Diferentemente de horrores clássicos dos anos 60, 70 e 80, A Profecia (1976) é um dos que não me envolve. Tem pedigree e atmosfera, admito, mas é um quase. Mal lembro das continuações - A Profecia (1978), A Profecia III: O Conflito Final (1981) e A Profecia IV: O Despertar (1991) -, da refilmagem de 2006 e recém descobri que houve uma série continuação do original de 2016. Tudo isto para chegar a este A Primeira Profecia que, em vez de atrair a atenção tal como ocorreu com o recente O Exorcista: O Devoto, pôde desenvolver-se de uma forma autoral. É um bom filme, melhor do que a memória que conservo do original.
O roteiro de Tim Smith e Keith Thomas, e depois retrabalhado pela diretora Arkasha Stevenson, tem início com a chegada da noviça Margaret (Nell Tiger Free, de Servant) à Roma, onde será ordenada freira a convite do cardeal Lawrence (Bill Nighy), uma figura paterna. Ao chegar no convento, dirigido com mão firme pela irmã Silvia (Sônia Braga), Margaret cria uma relação de afinidade com Carlita (Nicole Sorace), uma aluna reclusa e problemática não muito diferente de quem era mais jovem. As duas também têm em comum uma imaginação fértil, materializada em visões e ilustrações macabras. Margaret ainda descobre, por intermédio do padre Brennan (Ralph Ineson), um plano conspiratório de uma ala da igreja católica que deseja dar à luz ao anticristo para que a geração contemporânea tenha motivo para restaurar a fé perdida.
Mais do que um plano megalomaníaco de dominação mundial, o de A Primeira Profecia é enraizado na crise religiosa contemporânea transportada aos anos 70. Esta discussão atualíssima é construída de forma lógica dentro da narrativa: se o secularismo separou o Estado da Igreja, excluindo-a do ambiente público, e a juventude deixou de acreditar em deus, então o nascimento do diabo (o anticristo) pode ter a força de restaurar uma ordem de séculos passados e devolver a Igreja à “antiga glória” (bem entre aspas para não correr erro de mal interpretação).

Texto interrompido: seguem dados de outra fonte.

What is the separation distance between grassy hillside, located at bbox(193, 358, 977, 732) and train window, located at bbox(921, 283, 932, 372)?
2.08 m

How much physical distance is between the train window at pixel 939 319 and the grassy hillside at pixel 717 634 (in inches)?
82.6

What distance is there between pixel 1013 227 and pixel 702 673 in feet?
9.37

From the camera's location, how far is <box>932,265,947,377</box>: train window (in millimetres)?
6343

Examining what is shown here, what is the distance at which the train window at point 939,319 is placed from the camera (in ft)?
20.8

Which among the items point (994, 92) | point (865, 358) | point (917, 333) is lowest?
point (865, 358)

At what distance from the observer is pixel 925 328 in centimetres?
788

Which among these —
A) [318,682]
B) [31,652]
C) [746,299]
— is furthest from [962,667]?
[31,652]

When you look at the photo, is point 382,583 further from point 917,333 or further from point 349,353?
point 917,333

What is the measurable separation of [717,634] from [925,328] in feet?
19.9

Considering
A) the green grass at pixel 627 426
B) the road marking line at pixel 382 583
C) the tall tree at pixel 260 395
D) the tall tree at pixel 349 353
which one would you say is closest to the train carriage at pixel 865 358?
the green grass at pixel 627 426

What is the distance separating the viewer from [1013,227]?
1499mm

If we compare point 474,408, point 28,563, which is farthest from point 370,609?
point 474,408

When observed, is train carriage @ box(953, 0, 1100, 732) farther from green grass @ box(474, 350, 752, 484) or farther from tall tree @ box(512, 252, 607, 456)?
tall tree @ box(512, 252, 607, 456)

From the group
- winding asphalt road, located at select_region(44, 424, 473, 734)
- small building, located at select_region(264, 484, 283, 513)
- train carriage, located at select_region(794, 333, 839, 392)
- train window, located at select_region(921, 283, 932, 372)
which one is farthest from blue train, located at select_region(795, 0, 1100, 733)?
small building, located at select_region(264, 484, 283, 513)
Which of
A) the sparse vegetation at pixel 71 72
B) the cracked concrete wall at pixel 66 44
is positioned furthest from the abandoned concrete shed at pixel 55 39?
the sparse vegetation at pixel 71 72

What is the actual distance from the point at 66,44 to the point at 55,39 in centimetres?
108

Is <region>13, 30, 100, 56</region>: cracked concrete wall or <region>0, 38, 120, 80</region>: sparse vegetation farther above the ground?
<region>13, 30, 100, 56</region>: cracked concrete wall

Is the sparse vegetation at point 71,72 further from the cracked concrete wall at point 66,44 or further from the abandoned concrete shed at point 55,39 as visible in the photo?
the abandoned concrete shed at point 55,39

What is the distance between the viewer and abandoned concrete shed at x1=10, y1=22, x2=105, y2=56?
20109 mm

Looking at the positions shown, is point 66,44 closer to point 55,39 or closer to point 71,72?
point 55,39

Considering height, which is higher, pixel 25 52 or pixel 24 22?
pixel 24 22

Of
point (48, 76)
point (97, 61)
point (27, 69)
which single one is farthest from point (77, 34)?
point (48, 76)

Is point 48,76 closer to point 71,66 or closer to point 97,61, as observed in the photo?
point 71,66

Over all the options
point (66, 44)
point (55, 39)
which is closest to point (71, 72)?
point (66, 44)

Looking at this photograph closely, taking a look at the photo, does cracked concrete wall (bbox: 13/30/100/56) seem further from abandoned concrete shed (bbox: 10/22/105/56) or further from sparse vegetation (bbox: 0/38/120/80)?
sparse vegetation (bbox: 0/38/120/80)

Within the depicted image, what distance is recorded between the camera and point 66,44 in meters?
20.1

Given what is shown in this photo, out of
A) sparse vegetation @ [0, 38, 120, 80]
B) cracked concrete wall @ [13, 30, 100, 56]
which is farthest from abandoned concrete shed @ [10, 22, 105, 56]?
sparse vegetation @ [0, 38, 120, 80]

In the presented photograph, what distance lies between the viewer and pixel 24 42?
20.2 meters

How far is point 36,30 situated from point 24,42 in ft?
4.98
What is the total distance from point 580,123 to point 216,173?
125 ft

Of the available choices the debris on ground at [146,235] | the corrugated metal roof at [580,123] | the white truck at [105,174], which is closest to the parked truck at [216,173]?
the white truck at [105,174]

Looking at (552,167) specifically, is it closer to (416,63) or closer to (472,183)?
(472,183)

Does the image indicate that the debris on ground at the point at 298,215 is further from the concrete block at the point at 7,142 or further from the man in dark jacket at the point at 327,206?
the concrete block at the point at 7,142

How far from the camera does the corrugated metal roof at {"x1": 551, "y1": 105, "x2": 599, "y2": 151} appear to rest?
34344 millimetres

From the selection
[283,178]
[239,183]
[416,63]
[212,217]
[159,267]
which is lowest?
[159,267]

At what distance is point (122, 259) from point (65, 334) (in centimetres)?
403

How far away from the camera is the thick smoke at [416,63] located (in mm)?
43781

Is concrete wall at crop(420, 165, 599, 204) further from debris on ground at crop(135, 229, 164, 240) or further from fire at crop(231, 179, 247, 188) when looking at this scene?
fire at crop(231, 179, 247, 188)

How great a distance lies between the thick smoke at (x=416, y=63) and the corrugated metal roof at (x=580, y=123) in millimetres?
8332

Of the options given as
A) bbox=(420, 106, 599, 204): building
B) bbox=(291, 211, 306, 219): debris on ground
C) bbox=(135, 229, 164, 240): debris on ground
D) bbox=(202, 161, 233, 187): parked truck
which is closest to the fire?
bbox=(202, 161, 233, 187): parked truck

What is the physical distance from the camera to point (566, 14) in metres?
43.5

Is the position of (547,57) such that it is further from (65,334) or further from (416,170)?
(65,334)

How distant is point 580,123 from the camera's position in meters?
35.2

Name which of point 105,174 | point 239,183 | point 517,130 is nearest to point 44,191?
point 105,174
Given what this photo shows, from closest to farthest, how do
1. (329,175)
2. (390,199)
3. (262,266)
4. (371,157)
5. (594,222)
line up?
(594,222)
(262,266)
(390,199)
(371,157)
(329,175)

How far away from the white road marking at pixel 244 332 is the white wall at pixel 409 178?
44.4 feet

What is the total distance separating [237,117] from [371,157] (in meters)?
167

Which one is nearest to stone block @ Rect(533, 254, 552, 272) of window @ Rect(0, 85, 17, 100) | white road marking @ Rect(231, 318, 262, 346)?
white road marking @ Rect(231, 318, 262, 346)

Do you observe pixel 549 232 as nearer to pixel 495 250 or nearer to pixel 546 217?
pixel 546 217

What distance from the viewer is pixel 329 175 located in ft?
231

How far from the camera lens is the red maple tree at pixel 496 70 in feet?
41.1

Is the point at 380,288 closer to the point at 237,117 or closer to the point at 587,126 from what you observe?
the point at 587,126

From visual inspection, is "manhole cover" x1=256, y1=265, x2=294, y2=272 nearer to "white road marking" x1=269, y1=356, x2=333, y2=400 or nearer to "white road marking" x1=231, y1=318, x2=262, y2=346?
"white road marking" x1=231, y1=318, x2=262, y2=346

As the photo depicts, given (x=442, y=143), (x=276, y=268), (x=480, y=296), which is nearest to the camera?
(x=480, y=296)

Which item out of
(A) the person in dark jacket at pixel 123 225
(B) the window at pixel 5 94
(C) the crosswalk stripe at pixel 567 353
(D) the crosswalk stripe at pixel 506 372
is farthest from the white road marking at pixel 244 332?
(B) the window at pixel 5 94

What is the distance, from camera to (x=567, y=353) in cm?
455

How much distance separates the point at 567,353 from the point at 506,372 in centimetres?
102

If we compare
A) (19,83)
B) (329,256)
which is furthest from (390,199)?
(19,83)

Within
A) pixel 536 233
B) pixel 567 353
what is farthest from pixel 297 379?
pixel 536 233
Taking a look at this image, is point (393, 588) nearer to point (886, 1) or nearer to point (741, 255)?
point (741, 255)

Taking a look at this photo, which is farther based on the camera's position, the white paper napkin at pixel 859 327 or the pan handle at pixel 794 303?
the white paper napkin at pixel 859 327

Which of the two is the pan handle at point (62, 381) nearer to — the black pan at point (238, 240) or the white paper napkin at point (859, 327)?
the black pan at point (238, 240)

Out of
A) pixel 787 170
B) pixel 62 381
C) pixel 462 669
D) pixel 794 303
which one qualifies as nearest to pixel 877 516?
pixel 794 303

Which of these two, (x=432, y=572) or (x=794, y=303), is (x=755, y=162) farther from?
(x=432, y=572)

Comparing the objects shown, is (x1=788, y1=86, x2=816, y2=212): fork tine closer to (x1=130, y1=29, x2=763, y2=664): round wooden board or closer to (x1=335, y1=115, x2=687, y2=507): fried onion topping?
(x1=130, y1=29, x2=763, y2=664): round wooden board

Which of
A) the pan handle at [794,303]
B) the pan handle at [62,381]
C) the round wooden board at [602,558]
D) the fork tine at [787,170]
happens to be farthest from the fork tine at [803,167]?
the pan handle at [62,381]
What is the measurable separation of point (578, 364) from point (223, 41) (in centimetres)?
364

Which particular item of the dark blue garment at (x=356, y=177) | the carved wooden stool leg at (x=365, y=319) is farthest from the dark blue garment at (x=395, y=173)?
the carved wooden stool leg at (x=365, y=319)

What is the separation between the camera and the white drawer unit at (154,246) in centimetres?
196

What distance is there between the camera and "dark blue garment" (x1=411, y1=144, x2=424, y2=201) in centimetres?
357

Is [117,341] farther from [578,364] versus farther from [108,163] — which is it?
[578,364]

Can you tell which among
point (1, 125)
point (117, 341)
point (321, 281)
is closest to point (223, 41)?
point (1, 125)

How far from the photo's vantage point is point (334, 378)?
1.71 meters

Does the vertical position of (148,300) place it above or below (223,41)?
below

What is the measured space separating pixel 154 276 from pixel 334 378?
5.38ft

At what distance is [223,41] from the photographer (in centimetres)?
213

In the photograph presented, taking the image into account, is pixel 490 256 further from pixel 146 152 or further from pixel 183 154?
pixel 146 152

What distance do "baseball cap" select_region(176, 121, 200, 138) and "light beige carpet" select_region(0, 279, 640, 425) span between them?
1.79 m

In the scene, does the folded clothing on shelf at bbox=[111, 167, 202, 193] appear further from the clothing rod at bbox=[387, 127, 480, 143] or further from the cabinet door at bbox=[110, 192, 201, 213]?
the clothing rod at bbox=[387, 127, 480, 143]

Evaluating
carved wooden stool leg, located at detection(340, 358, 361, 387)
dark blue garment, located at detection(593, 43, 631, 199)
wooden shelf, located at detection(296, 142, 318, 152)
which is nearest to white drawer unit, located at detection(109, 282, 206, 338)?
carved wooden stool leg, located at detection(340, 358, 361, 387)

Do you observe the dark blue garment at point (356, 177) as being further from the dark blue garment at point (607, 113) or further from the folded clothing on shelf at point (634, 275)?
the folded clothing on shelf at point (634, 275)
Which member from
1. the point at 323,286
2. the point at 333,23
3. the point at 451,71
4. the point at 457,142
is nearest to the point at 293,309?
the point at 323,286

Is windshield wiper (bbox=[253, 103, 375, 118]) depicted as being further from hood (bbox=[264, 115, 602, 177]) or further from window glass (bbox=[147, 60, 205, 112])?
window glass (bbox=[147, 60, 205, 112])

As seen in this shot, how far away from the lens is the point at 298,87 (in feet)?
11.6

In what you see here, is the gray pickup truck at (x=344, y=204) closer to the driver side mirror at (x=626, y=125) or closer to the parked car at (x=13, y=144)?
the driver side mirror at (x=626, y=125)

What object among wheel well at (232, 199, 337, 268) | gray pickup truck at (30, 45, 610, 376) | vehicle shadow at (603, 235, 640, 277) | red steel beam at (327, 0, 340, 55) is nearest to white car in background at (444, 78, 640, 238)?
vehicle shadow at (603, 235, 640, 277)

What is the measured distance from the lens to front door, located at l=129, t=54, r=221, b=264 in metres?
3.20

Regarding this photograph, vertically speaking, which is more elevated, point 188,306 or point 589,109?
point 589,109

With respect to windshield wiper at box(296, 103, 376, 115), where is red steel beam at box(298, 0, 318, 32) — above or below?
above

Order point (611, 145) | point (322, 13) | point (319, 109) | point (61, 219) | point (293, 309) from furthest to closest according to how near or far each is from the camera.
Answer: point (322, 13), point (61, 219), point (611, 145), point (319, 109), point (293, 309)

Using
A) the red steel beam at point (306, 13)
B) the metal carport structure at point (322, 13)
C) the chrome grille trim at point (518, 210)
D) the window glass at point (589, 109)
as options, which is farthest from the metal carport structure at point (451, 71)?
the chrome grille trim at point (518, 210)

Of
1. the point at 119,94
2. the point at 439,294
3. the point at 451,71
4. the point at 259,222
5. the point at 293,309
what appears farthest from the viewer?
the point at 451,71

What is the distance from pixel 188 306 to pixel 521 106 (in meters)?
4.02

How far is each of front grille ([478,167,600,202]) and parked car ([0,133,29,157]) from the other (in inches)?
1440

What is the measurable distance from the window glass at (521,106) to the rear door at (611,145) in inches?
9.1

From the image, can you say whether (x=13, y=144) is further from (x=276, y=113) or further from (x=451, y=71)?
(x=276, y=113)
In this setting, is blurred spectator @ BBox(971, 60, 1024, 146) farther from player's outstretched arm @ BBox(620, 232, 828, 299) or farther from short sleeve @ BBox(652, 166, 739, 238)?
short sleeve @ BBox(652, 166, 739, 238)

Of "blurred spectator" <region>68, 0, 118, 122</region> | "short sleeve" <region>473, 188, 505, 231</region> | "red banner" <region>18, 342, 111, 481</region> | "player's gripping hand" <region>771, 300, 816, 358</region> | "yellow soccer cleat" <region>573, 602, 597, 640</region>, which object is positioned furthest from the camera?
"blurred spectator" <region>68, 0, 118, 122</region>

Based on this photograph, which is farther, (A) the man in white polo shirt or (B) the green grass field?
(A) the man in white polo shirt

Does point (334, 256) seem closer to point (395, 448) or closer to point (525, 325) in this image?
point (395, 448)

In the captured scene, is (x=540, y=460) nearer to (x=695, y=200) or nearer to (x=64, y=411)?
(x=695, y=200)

Esse pensamento lógico parece ancorar o roteiro em uma espécie de realismo fantástico - que é ainda mais sensível em razão do folclore ou dogma religioso ser tido como verdade porte grande parte do público ocidental - e o torna mais concreto e eficaz.
Ao mesmo tempo, Arkasha namora com a onda de horrores alegóricos, metafóricos ou com críticas sociais, dando um verniz feminista à trajetória de Margaret no interior de uma igreja patriarcal em que as freiras perpetuam a misoginia estrutural, não somente na expectativa de um anticristo do sexo masculino. Este olhar caminha paralelamente à representação do horror cinematográfico, e a diretora é paciente - que quase sempre rima com competente - em construir o susto e sem ter o embaraço de empregar o jump scare pontualmente. Eu, que costumo ser um crítico ao jump scare, que é basicamente a utilização da ansiedade, expectativa e desenho sonoro com o fim imediato de provocar um susto, aqui dou o braço a torcer, pois o recurso não é utilizado gratuitamente nem frequentemente, nem mesmo como muleta para esconder a inabilidade da direção em encenar o medo.
As circunstâncias de A Primeira Profecia são outras. Estamos tão engajados com, ex. a movimentação de uma criatura da escuridão em direção à protagonista, que o susto é somente a consequência material de nosso envolvimento emocional. Arkasha não está disposta a apostar a confiança depositada pelo espectador somente para o manter em estado de alerta, mas constrói sobre essa confiança uma estrutura aterrorizante que, à medida que o tempo passa, aumenta as apostas até alcançar o ápice no clímax. Ela faz isso, mesmo contando com um roteiro de cartas marcadas, no qual já sabemos quem é quem antes de os personagens abrirem a boca, porque não é a capacidade de previsão e antecipação do público que arruína horrores, mas a perda da relação de confiança na direção.
Poderia até argumentar que a desconfiança que temos do instante em que a narrativa inicia é vantajosa, não o contrário, porque o olhar do espectador é redirecionado não à surpresa, mas às contradições encenadas tão bem pela direção. Isto ressignifica muito a identificação com a protagonista e dialoga com os manifestantes nas ruas de Roma e a perda da crença na igreja como lugar seguro e sagrado. A obra, portanto, modifica a fonte do medo: do anticristo à igreja, e isto mudou a minha percepção de uma série de filmes que sempre desconsiderei como mais do mesmo.
Sou capaz até de relevar a necessidade que o epílogo tem de situar a prequel dentro do universo do original com a apresentação de uma fotografia e a pronúncia de um nome com a solenidade esperada.